*TASK DIRECTIONS*
Format every line of the data below as a JSON list of strings, one string per line, leaving out blank lines.

***

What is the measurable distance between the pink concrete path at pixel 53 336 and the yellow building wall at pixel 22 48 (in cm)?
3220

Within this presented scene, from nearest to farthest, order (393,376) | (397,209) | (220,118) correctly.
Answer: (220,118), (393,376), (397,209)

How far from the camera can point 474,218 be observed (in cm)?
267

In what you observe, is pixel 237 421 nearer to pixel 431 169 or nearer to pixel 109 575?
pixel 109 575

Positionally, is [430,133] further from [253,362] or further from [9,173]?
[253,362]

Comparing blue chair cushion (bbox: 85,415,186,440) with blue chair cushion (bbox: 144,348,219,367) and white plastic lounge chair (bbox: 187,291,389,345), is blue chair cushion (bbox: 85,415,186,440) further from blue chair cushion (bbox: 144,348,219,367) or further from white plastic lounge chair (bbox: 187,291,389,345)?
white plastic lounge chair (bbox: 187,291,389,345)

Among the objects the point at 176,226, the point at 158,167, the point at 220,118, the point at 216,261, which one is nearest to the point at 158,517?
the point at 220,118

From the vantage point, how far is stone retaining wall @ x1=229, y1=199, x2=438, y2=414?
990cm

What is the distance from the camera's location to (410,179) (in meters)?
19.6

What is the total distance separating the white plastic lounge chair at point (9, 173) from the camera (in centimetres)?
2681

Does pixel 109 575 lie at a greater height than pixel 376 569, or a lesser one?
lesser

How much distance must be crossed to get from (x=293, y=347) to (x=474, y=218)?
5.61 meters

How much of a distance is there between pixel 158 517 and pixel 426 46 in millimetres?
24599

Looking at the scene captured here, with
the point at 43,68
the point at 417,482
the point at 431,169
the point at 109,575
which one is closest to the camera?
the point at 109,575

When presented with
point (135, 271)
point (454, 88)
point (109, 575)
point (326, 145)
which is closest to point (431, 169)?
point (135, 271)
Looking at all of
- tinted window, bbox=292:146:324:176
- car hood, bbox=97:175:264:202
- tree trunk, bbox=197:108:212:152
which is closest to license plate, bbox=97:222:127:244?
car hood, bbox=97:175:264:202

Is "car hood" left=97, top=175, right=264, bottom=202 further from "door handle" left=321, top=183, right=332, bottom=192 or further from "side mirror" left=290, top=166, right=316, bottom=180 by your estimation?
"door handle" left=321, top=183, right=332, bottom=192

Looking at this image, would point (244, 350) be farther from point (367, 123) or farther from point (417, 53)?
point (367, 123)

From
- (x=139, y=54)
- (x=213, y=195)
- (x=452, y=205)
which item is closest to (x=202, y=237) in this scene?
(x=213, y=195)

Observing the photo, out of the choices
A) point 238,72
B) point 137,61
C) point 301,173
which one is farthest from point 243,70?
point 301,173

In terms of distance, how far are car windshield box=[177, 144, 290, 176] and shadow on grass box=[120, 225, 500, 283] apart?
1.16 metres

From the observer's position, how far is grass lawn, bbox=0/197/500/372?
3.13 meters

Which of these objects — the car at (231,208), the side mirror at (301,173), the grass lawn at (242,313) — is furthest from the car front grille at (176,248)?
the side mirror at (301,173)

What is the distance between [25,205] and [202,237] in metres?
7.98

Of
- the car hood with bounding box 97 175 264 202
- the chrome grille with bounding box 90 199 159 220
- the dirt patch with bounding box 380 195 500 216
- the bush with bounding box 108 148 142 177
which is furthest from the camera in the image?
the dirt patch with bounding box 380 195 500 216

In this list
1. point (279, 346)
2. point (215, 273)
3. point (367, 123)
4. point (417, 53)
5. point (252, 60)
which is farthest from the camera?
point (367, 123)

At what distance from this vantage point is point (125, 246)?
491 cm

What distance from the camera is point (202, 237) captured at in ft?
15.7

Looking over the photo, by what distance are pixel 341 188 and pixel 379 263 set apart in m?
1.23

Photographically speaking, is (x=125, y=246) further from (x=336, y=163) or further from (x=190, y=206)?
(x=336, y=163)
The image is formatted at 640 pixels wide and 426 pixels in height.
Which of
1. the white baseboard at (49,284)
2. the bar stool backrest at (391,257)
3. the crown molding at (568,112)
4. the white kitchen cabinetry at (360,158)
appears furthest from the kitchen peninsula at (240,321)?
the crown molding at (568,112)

***

*EXPECTED ANSWER*
[
  "What is the measurable distance between the pink concrete path at pixel 53 336 and the yellow building wall at pixel 22 48 (in cm)?",
  "3220",
  "Within this presented scene, from nearest to farthest, order (393,376) | (397,209) | (220,118) correctly.",
  "Answer: (220,118), (393,376), (397,209)",
  "How far from the camera can point 474,218 be observed (in cm)?",
  "267",
  "In what you observe, is pixel 237 421 nearer to pixel 431 169 or nearer to pixel 109 575?",
  "pixel 109 575",
  "Positionally, is [430,133] further from [253,362] or further from [9,173]?",
  "[253,362]",
  "Comparing blue chair cushion (bbox: 85,415,186,440) with blue chair cushion (bbox: 144,348,219,367) and white plastic lounge chair (bbox: 187,291,389,345), is blue chair cushion (bbox: 85,415,186,440) further from blue chair cushion (bbox: 144,348,219,367) or further from white plastic lounge chair (bbox: 187,291,389,345)?",
  "white plastic lounge chair (bbox: 187,291,389,345)",
  "Among the objects the point at 176,226, the point at 158,167, the point at 220,118, the point at 216,261, which one is nearest to the point at 158,517?",
  "the point at 220,118",
  "From the vantage point, how far is stone retaining wall @ x1=229, y1=199, x2=438, y2=414?",
  "990cm",
  "What is the distance from the camera's location to (410,179) (in meters)?",
  "19.6",
  "What is the total distance separating the white plastic lounge chair at point (9, 173) from the camera (in centimetres)?",
  "2681",
  "Does pixel 109 575 lie at a greater height than pixel 376 569, or a lesser one?",
  "lesser",
  "How much distance must be crossed to get from (x=293, y=347) to (x=474, y=218)?",
  "5.61 meters",
  "How much of a distance is there between pixel 158 517 and pixel 426 46 in millimetres?",
  "24599",
  "Looking at the scene captured here, with",
  "the point at 43,68",
  "the point at 417,482",
  "the point at 431,169",
  "the point at 109,575",
  "which one is closest to the camera?",
  "the point at 109,575",
  "When presented with",
  "point (135, 271)",
  "point (454, 88)",
  "point (109, 575)",
  "point (326, 145)",
  "which is closest to point (431, 169)?",
  "point (135, 271)",
  "Looking at all of",
  "- tinted window, bbox=292:146:324:176",
  "- car hood, bbox=97:175:264:202",
  "- tree trunk, bbox=197:108:212:152",
  "which is closest to license plate, bbox=97:222:127:244?",
  "car hood, bbox=97:175:264:202",
  "Is \"car hood\" left=97, top=175, right=264, bottom=202 further from \"door handle\" left=321, top=183, right=332, bottom=192 or further from \"side mirror\" left=290, top=166, right=316, bottom=180 by your estimation?",
  "\"door handle\" left=321, top=183, right=332, bottom=192",
  "Looking at this image, would point (244, 350) be farther from point (367, 123) or farther from point (417, 53)?",
  "point (367, 123)",
  "From",
  "- (x=139, y=54)",
  "- (x=213, y=195)",
  "- (x=452, y=205)",
  "which item is closest to (x=202, y=237) in this scene?",
  "(x=213, y=195)",
  "Observing the photo, out of the choices",
  "A) point 238,72",
  "B) point 137,61",
  "C) point 301,173",
  "which one is farthest from point 243,70?",
  "point 301,173",
  "In terms of distance, how far are car windshield box=[177, 144, 290, 176] and shadow on grass box=[120, 225, 500, 283] apart?",
  "1.16 metres",
  "From the observer's position, how far is grass lawn, bbox=0/197/500/372?",
  "3.13 meters",
  "Which of these objects — the car at (231,208), the side mirror at (301,173), the grass lawn at (242,313) — is furthest from the car front grille at (176,248)?",
  "the side mirror at (301,173)",
  "What is the distance between [25,205] and [202,237] in metres?",
  "7.98",
  "Of",
  "- the car hood with bounding box 97 175 264 202",
  "- the chrome grille with bounding box 90 199 159 220",
  "- the dirt patch with bounding box 380 195 500 216",
  "- the bush with bounding box 108 148 142 177",
  "which is furthest from the camera in the image?",
  "the dirt patch with bounding box 380 195 500 216",
  "In this list",
  "1. point (279, 346)",
  "2. point (215, 273)",
  "3. point (367, 123)",
  "4. point (417, 53)",
  "5. point (252, 60)",
  "which is farthest from the camera?",
  "point (367, 123)",
  "At what distance from this vantage point is point (125, 246)?",
  "491 cm",
  "What distance from the camera is point (202, 237) captured at in ft?",
  "15.7",
  "Looking over the photo, by what distance are pixel 341 188 and pixel 379 263 set apart in m?",
  "1.23",
  "Photographically speaking, is (x=125, y=246) further from (x=336, y=163) or further from (x=190, y=206)?",
  "(x=336, y=163)",
  "The image is formatted at 640 pixels wide and 426 pixels in height.",
  "Which of",
  "1. the white baseboard at (49,284)",
  "2. the bar stool backrest at (391,257)",
  "3. the crown molding at (568,112)",
  "4. the white kitchen cabinetry at (360,158)",
  "appears furthest from the kitchen peninsula at (240,321)?",
  "the crown molding at (568,112)"
]